PALÉONTOLOGIE
Des restes de tissus de tyrannosaure
Marc Mennessier
[26 mars 2005]
Jusqu'à présent, les archives géologiques n'avaient conservé des dinosaures que leurs os, leurs griffes ou leurs dents ou leurs oeufs fossilisés. Mais jamais de «parties molles» (muscles, viscères...), trop vulnérables pour franchir intactes les dizaines, voire les centaines de millions d'années, qui nous séparent de l'époque où ces «terribles lézards» régnaient en maîtres sur la Terre.
C'est dire l'importance de la découverte publiée hier dans la revue Science. Des paléontologues américains de l'université de Caroline du Nord expliquent avoir extrait à l'intérieur d'un banal fémur de Tyrannosaurus Rex, vieux de 68 millions d'années, des restes de tissus mous. En particulier de minuscules vaisseaux sanguins qui auraient gardé – et c'est le plus surprenant ! – une partie de leur «élasticité» originelle.

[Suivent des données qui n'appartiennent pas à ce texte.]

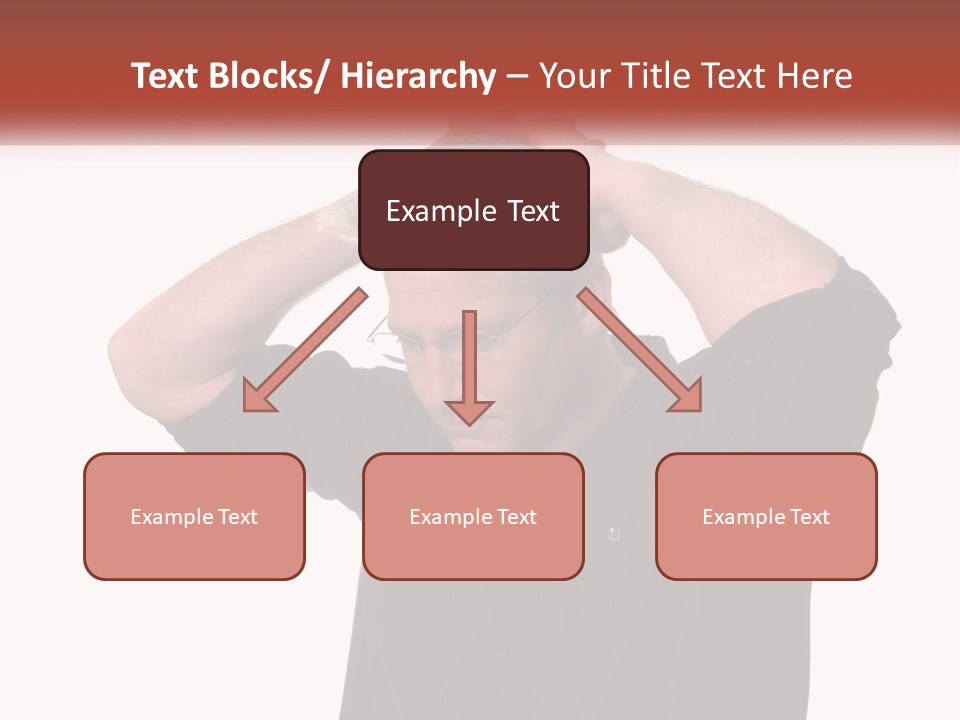 Text Blocks/ Hierarchy – Your Title Text Here

Example Text

Example Text

Example Text

Example Text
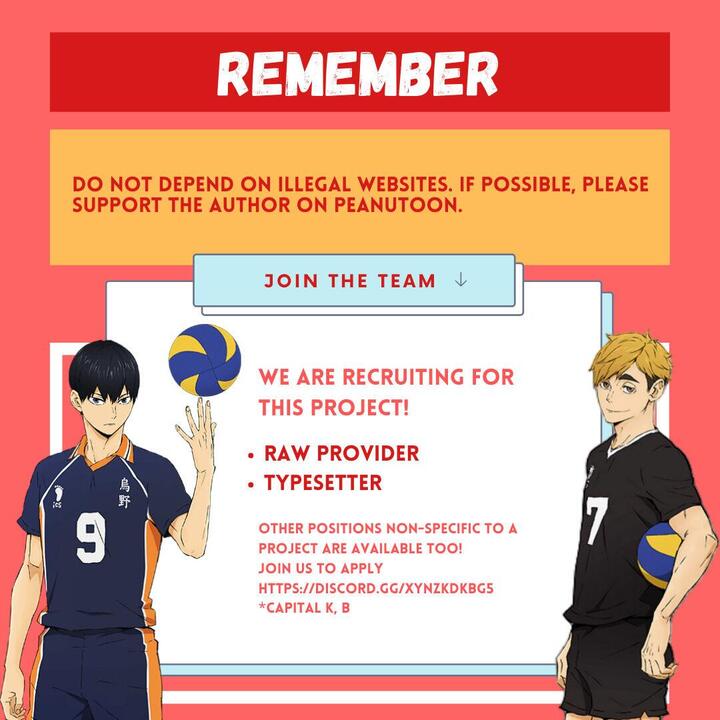 REMEMBER

DO NOT DEPEND ON ILLEGAL WEBSITES. IF POSSIBLE, PLEASE SUPPORT THE AUTHOR ON PEANUTOON.

JOIN THE TEAM ↓

WE ARE RECRUITING FOR THIS PROJECT!

• RAW PROVIDER
• TYPESETTER

OTHER POSITIONS NON-SPECIFIC TO A PROJECT ARE AVAILABLE TOO!
JOIN US TO APPLY
HTTPS://DISCORD.GG/XYNZKDKBG5
*CAPITAL K, B

烏野
9
7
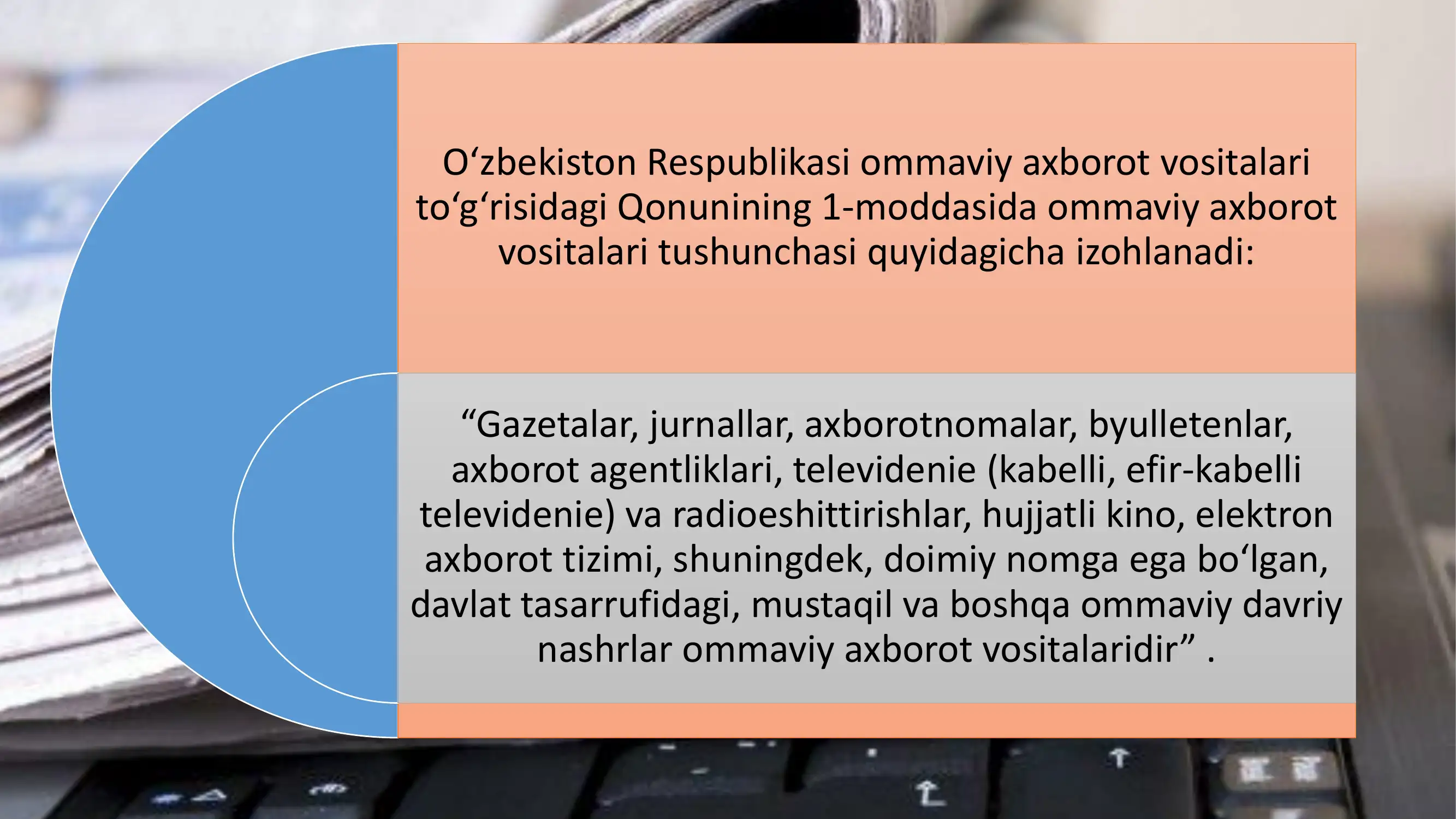 O‘zbekiston Respublikasi ommaviy axborot vositalari to‘g‘risidagi Qonunining 1-moddasida ommaviy axborot vositalari tushunchasi quyidagicha izohlanadi:

“Gazetalar, jurnallar, axborotnomalar, byulletenlar, axborot agentliklari, televidenie (kabelli, efir-kabelli televidenie) va radioeshittirishlar, hujjatli kino, elektron axborot tizimi, shuningdek, doimiy nomga ega bo‘lgan, davlat tasarrufidagi, mustaqil va boshqa ommaviy davriy nashrlar ommaviy axborot vositalaridir” .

Un examen au microscope électronique à balayage a par ailleurs montré que ces vaisseaux et leur contenu sont similaires à ceux observés dans les os d'autruche. Ce qui renforce un peu plus la théorie selon laquelle nos oiseaux actuels descendent en ligne directe des dinosaures.
«Si nous parvenons à isoler des protéines, nous pourrons apprendre d'avantage sur la physiologie des dinosaures et peut-être sur certains aspects de leur biochimie», explique Mary Schweitzer, la responsable de l'équipe. En revanche, n'en déplaise aux amateurs du film Jurassic Park, la réminiscence d'ADN, matériau beaucoup plus fragile, paraît peu vraisemblable. Surtout que les paléontologues américains n'ont procédé, comme ils le reconnaissent d'ailleurs eux-mêmes, à aucune analyse chimique. Or cette vérification est indispensable si l'on veut s'assurer que les tissus ont eux-mêmes survécu aux outrages du temps et qu'il ne s'agit pas de leur empreinte fossile. Autrement dit d'une simple gangue minérale ayant épousé la forme originelle de ces microstructures.
Seconde interrogation : le fémur de ce T. Rex, décédé à l'âge de 18 ans, a été retrouvé dans un banal gisement du Montana. «Il est curieux de trouver une préservation aussi exceptionnelle dans un milieu de fossilisation aussi commun, souligne Eric Buffetaut, spécialiste des dinosaures au CNRS. S'il se confirme que l'on est bien en présence de matière organique, d'autres découvertes de ce type devraient logiquement être faites.»